Glad you unearthed this gem from the comment pile: I missed it.
That's a key distinction, isn't it? Real scientists are very careful to qualify the limitations of their methodology, particularly when doing retrospective analyses, which by their very nature are much more prone to bias and incorrect conclusions than prospective studies--even when the data used isn't as questionable as what is contained in the VAERS database. Pseudoscientists don't bother to list the limitations of their analysis or only do so in a very perfunctory fashion, mainly because they don't want to weaken their conclusion, which was usually reached before they ever looked at the data.
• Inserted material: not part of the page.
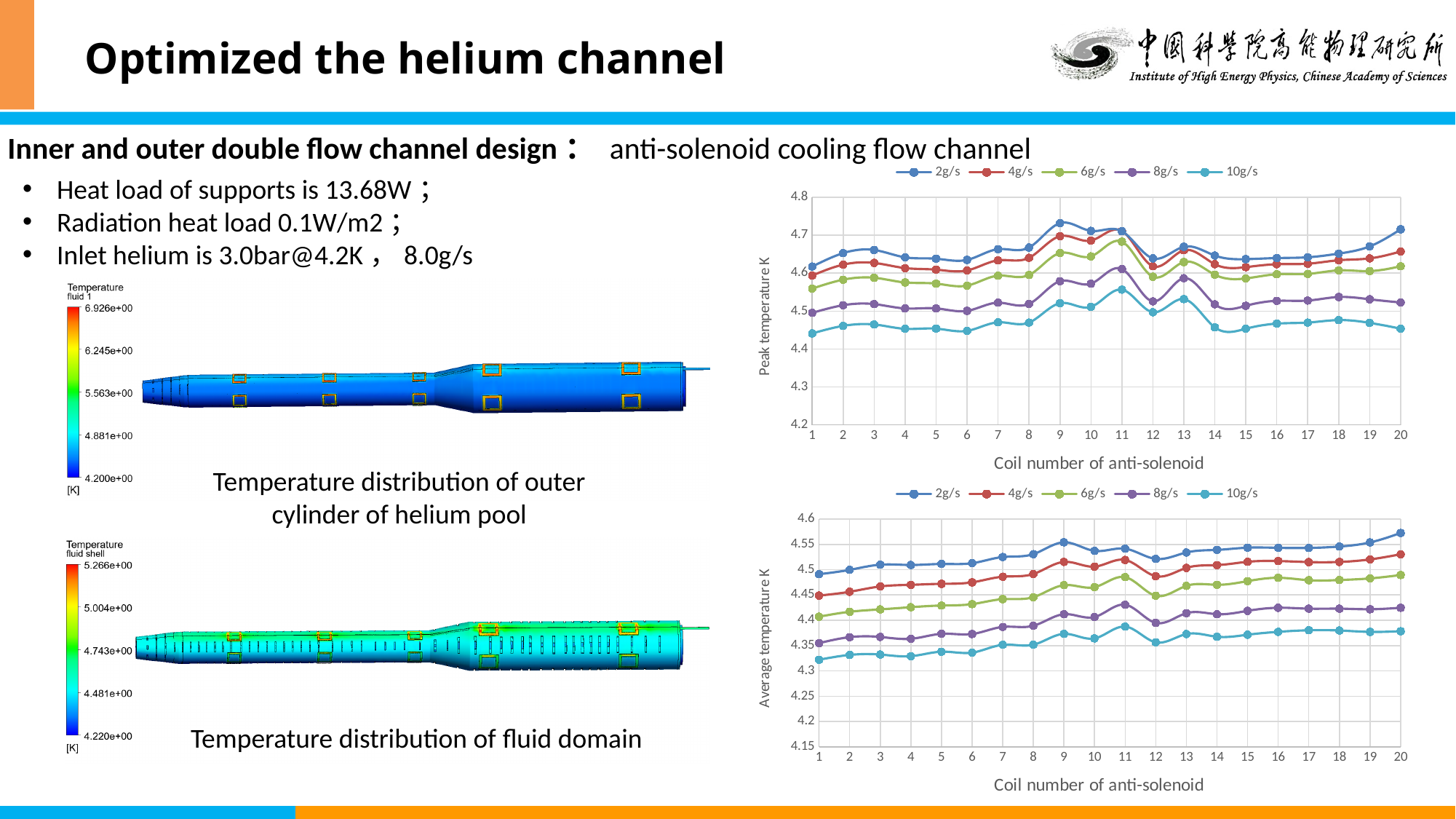
In the bottom chart (Average temperature K), does the 2g/s series generally rise or fall from coil 1 to coil 20? rise In the bottom chart (Average temperature K), is the value for 10g/s at coil 1 greater or less than 4.35? less In the bottom chart (Average temperature K), which series has the lowest average temperature across the coils? 10g/s In the top chart (Peak temperature K), which is larger at coil 11: the value for 6g/s or the value for 10g/s? 6g/s In the top chart (Peak temperature K), is the value for 2g/s at coil 9 greater or less than 4.7? greater In the top chart (Peak temperature K), how many coil numbers are shown on the x axis? 20 In the top chart (Peak temperature K), how many series does the legend list? 5 In the bottom chart (Average temperature K), is the value for 2g/s at coil 20 greater or less than 4.55? greater In the top chart (Peak temperature K), which series has the highest peak temperature across the coils? 2g/s What is the x-axis title of the bottom chart (Average temperature K)? Coil number of anti-solenoid What kind of chart is the bottom chart (Average temperature K)? line chart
The bottom line is that correlation does not equal causation, and the Geiers haven't even been able to demonstrate correlation convincingly.
While I agree with the sentiment of the above statement, I do think a few things ought to be clarified. First, you can choose a split point a priori, e.g. the stock market crashed on March 4, let's collect data on stock prices and see whether the Mar 4 crash affected it. I didn't see where the Geiers spelled out whether the chose their point before seeing the data or not. Given that VAERS and CDDS data are public, I conservatively assume not. I expect to see some formal hypothesis test that directly addresses the split point. The so-called interrupted time series methods are one good class of methods, although I looked at their CDDS data and decided it didn't need time series analysis after all (no autocorrelation or partial autocorrelation). You can also do some regression model-building techniques to address this hypothesis test. Of course, the Geiers tried to justify their change point by looking at the slopes of two lines and comparing, and well, that was rather bizarre.
The other thing to note is that the Geiers did not really perform a changepoint analysis. Take a look again. They overlap their two regression lines by a year. I certainly haven't seen that in the 15 years that I have studied and done statistics.
This paper was certainly not a red letter day for statistics.